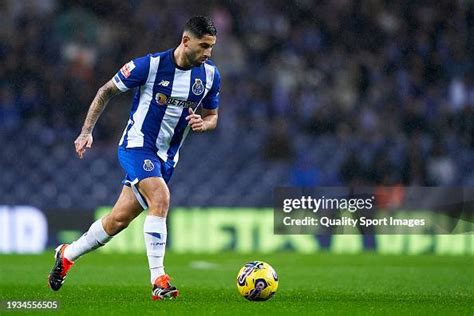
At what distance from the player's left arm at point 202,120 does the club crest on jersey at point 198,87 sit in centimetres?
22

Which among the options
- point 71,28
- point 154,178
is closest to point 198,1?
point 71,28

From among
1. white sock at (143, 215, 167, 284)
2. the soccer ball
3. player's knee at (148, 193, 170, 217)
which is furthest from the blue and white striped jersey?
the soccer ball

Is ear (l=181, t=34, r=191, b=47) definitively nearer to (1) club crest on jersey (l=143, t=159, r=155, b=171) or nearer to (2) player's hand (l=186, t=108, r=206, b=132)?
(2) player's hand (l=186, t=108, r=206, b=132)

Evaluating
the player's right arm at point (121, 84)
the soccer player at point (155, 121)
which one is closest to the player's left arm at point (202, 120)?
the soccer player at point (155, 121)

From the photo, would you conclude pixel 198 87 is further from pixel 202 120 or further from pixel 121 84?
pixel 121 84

********************

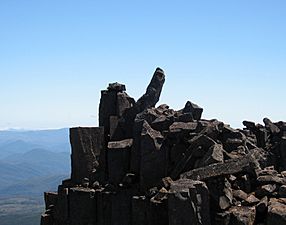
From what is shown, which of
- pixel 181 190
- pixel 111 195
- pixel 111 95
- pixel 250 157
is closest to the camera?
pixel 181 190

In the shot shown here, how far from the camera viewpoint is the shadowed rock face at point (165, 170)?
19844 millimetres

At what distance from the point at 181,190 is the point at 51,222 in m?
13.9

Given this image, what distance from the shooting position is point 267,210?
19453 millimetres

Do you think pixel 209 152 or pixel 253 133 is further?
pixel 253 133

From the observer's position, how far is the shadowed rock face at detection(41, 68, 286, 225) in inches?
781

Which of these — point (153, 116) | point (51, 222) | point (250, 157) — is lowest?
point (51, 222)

********************

● **Given instruction**: Count the lines of the listing above that contain the string "shown". Case counts, and your reply should be the number alone.

● **Written solution**: 2